- **Document**
>> Start

Monday 8 December 2014

SQL Theory: What is a Window Aggregate Function?

What is a Window Aggregate Function?


As I have been presenting at SQL Saturdays and user group events on the window functions and enhancements with SQL Server 2012, I have learned that many SQL Server professionals have not heard about window aggregate functions that have been around since SQL Server 2005. Window aggregate functions allow you to return summary values like SUM, MIN, MAX, COUNT and AVG along with details. In other words, window aggregate functions let you add aggregate calculations to non-aggregate queries.
So, how does this work? Imagine that all the rows are ready to be returned and there is one last chance to perform calculations on these rows before the data is returned to the client.  We can also define the window or set of rows that the aggregate function will perform the calculation on.
The simplest example is to return a grand total over all the rows along with the details. One non-window function method is to use a sub-query within the SELECT clause as shown in the next example. NOTE: These examples use the AdventureWorks database.
SELECT  SalesOrderID, CustomerID,OrderDate,  TotalDue,
 (SELECT SUM(TotalDue) FROM Sales.SalesOrderHeader) AS GrandTotal
FROM Sales.SalesOrderHeader;
When using the window aggregate method, the OVER clause allows us to define the window that the function will operate on. When using the OVER clause, empty parentheses mean the entire result set. Using the OVER clause to define a window for the SUM function to work on, the query can be written like this to get the same results:
SELECT  SalesOrderID, CustomerID,OrderDate,  TotalDue,
 SUM(TotalDue) OVER()AS GrandTotal
FROM Sales.SalesOrderHeader)

>> End

- **Records provided**
>> Start

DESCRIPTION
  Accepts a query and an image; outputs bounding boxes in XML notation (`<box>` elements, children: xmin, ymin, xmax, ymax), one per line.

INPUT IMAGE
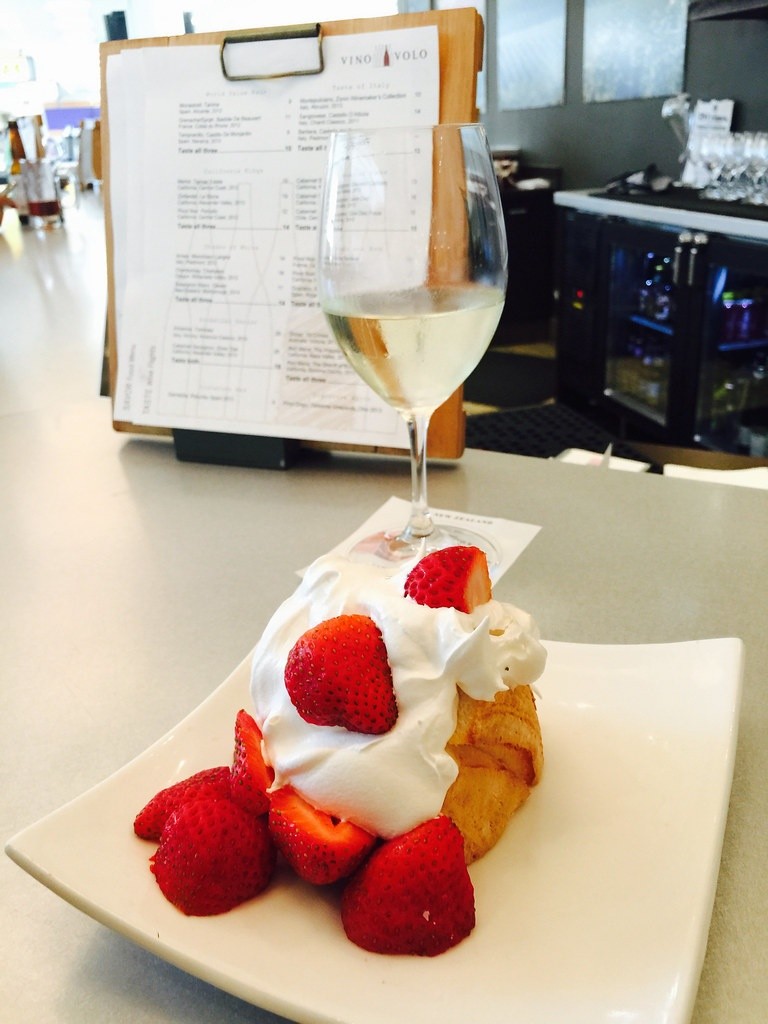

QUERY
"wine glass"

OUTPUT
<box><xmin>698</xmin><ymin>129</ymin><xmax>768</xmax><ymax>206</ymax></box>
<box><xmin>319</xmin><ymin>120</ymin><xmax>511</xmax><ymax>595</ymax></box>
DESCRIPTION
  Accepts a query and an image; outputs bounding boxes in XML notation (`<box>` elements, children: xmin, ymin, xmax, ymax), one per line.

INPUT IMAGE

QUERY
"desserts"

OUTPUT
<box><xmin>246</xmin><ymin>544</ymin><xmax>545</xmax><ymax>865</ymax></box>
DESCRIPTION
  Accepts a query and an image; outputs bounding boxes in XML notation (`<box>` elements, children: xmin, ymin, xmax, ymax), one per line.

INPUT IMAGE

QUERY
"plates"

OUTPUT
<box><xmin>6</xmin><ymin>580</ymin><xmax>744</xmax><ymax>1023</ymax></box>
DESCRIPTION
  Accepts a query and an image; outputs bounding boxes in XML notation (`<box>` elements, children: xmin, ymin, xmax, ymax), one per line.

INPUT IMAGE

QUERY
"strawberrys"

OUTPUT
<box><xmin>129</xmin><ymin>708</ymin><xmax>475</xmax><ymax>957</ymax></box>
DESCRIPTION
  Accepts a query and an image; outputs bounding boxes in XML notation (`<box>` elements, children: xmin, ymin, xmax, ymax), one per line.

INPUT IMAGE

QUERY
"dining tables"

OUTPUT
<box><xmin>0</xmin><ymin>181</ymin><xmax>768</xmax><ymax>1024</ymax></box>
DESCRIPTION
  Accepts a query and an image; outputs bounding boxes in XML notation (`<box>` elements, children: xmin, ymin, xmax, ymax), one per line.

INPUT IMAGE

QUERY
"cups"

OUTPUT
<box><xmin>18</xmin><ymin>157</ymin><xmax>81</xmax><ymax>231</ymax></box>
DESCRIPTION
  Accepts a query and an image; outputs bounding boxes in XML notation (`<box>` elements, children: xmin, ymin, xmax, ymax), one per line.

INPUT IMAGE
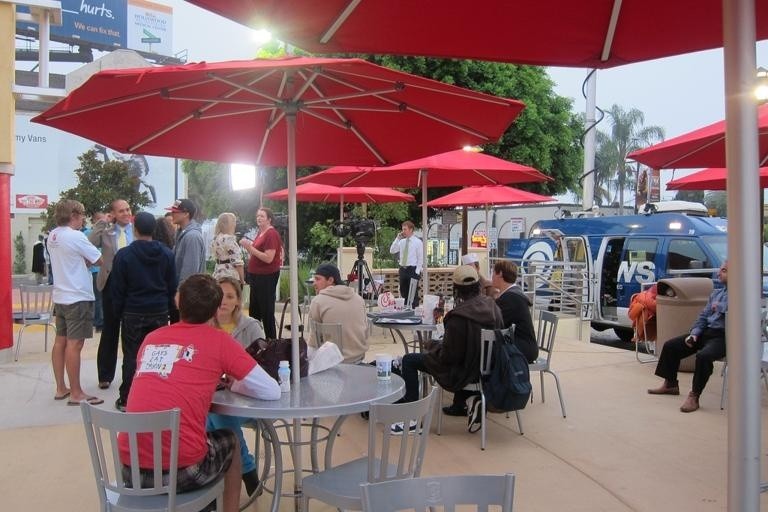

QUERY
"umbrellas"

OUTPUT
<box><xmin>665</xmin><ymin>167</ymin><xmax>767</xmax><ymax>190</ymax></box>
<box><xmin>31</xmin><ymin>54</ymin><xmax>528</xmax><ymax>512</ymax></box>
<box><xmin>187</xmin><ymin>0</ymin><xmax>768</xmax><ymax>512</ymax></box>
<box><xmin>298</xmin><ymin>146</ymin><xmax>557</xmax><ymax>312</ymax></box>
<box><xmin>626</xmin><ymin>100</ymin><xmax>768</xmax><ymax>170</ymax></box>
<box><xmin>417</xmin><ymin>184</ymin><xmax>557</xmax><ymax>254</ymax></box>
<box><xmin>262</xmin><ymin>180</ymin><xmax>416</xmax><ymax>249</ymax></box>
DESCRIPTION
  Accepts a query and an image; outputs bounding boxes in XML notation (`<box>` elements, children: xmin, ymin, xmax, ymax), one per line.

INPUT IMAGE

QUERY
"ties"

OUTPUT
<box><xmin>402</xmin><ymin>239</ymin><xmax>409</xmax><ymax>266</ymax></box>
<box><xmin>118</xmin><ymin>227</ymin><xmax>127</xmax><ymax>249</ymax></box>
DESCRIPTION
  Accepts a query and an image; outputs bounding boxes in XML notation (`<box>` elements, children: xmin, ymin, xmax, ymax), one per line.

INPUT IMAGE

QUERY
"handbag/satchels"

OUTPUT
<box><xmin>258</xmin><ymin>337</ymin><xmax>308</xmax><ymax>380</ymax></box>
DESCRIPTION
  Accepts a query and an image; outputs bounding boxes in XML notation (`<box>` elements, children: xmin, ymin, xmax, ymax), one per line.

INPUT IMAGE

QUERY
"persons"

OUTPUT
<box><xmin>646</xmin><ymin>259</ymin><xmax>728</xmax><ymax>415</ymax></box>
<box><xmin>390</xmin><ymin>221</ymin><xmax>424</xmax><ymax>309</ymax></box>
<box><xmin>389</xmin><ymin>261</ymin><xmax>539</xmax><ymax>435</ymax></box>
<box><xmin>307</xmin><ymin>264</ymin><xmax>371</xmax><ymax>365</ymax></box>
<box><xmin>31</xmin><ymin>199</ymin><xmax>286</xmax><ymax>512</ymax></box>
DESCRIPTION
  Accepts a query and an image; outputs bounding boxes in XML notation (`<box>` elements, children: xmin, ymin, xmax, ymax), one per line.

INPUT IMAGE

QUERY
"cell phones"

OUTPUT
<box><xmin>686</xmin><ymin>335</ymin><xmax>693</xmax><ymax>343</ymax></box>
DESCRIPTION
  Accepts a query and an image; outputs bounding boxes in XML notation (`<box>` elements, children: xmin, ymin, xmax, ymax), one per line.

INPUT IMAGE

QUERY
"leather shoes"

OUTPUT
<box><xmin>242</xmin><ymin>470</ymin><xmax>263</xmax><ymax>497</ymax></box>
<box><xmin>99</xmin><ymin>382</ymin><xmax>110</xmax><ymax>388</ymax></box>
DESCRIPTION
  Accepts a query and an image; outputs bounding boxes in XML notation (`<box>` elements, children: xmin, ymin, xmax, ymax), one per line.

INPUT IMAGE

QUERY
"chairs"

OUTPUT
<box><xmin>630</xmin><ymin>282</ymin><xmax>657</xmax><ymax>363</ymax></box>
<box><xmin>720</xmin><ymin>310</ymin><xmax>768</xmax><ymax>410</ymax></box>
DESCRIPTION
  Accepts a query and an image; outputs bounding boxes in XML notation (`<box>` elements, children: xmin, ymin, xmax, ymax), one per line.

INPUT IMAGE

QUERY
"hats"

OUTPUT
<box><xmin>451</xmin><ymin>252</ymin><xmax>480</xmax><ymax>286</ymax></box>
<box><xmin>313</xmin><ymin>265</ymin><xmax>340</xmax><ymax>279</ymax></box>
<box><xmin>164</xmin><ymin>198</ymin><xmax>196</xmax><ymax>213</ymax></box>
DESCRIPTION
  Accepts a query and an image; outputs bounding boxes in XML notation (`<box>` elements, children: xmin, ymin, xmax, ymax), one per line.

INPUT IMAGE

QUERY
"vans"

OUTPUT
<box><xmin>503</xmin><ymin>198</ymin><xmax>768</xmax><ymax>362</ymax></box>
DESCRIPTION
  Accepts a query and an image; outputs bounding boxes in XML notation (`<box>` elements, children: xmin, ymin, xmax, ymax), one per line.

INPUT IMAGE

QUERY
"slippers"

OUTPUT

>> End
>> Start

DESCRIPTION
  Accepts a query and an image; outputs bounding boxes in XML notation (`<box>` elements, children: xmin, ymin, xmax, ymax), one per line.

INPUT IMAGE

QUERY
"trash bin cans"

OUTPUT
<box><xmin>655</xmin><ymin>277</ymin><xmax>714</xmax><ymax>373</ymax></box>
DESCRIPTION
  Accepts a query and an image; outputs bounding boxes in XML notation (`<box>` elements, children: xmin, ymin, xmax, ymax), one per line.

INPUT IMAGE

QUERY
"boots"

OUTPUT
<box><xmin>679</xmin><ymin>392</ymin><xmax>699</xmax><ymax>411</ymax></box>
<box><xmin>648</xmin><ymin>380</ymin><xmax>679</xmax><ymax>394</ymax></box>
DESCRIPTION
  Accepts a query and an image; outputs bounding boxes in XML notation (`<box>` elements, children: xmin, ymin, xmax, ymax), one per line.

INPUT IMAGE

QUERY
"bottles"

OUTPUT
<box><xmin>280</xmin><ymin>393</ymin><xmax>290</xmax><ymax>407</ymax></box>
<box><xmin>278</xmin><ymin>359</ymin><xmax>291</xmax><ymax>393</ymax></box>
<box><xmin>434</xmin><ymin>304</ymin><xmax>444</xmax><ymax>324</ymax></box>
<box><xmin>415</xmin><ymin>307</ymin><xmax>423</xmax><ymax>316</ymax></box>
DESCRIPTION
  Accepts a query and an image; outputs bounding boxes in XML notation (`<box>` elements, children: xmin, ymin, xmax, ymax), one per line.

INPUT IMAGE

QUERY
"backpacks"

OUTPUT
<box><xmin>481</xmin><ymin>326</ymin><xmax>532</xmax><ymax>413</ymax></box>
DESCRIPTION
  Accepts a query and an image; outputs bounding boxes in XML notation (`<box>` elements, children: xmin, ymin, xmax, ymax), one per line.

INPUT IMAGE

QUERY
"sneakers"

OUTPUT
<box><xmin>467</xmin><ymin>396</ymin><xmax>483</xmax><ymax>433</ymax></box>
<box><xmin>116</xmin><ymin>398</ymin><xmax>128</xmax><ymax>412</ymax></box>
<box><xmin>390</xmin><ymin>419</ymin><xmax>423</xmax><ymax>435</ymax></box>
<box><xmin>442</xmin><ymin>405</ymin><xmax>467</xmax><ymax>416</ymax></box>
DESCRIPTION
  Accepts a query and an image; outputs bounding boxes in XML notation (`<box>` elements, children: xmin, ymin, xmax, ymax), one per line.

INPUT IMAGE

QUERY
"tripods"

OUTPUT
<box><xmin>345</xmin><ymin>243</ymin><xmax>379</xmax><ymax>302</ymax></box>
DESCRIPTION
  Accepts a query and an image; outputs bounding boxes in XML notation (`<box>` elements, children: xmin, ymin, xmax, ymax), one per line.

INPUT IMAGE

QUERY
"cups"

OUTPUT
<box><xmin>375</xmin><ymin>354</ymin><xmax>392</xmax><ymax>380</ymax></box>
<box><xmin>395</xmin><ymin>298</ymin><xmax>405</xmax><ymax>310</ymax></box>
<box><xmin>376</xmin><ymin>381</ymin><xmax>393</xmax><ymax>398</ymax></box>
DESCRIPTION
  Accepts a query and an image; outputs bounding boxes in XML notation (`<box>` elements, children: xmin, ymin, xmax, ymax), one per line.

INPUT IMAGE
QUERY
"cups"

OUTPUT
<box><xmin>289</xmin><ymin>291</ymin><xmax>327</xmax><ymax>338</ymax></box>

>> End
>> Start

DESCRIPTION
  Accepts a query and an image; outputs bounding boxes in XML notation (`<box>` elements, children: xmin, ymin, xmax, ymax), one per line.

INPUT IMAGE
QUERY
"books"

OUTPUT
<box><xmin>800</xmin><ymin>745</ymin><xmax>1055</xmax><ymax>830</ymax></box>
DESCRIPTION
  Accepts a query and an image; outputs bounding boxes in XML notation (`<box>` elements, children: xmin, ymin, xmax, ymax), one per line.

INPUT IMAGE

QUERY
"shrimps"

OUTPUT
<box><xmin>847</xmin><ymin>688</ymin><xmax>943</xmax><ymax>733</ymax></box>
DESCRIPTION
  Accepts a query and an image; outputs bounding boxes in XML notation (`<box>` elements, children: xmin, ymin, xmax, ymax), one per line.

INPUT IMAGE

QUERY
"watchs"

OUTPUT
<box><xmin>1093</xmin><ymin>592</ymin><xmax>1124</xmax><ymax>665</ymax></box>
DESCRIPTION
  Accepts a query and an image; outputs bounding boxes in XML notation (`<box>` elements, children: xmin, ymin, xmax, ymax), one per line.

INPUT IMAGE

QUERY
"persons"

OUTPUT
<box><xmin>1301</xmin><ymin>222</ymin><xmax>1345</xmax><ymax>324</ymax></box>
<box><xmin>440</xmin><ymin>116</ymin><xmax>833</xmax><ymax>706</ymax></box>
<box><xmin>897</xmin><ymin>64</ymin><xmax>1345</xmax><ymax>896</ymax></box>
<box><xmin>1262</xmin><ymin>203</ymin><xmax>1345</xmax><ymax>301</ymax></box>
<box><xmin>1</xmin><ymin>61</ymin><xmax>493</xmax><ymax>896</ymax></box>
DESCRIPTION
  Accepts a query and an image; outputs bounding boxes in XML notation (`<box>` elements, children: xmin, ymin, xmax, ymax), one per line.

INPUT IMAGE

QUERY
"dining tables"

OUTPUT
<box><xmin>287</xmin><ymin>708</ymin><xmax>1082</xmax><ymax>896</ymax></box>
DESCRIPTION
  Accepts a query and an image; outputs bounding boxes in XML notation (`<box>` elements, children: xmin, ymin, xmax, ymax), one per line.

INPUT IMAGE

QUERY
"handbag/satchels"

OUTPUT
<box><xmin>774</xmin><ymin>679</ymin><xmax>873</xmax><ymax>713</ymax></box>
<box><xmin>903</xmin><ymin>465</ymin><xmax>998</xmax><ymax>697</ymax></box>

>> End

- **Problems and tasks**
A. In the article on window aggregate functions, rewrite the passage starting with "As I have been" and going on through "to non-aggregate queries.", substituting "Microsoft SQL Server" for "SQL Server".
B. According to the article on window aggregate functions, since which version of SQL Server have these functions been available?
C. Continue the article on window aggregate functions from its last line.

- **Responses per task**
A.
As I have been presenting at SQL Saturdays and user group events on the window functions and enhancements with Microsoft SQL Server 2012, I have learned that many Microsoft SQL Server professionals have not heard about window aggregate functions that have been around since Microsoft SQL Server 2005. Window aggregate functions allow you to return summary values like SUM, MIN, MAX, COUNT and AVG along with details. In other words, window aggregate functions let you add aggregate calculations to non-aggregate queries.

B. Since SQL Server 2005.

C.
All window functions require the OVER clause. The OVER clause contains the definition of the window for the function to operate on, and empty parentheses mean the window consists of the entire result set. The next thing you can do is to create smaller windows by partitioning on one or more of the columns. For example, you may want to get a sub-total of each customer’s orders. To do this without window functions, you could write a correlated sub-query as shown in the next example:
SELECT  SalesOrderID, CustomerID,OrderDate,  TotalDue,
     (SELECT SUM(TotalDue)
      FROM Sales.SalesOrderHeader InnerQuery
      WHERE  InnerQuery.CustomerID = OuterQuery.CustomerID)AS CustomerTotal
FROM Sales.SalesOrderHeader OuterQuery
ORDER BY CustomerID;
 
To accomplish the same thing with window aggregates, you add the PARTITION BY option to the OVER clause. Now, instead of one window for the calculation, you have multiple, smaller windows defined. It’s not the official terminology, but I like to think of these as panes within the larger window. The following query demonstrates how to use the PARTITION BY clause.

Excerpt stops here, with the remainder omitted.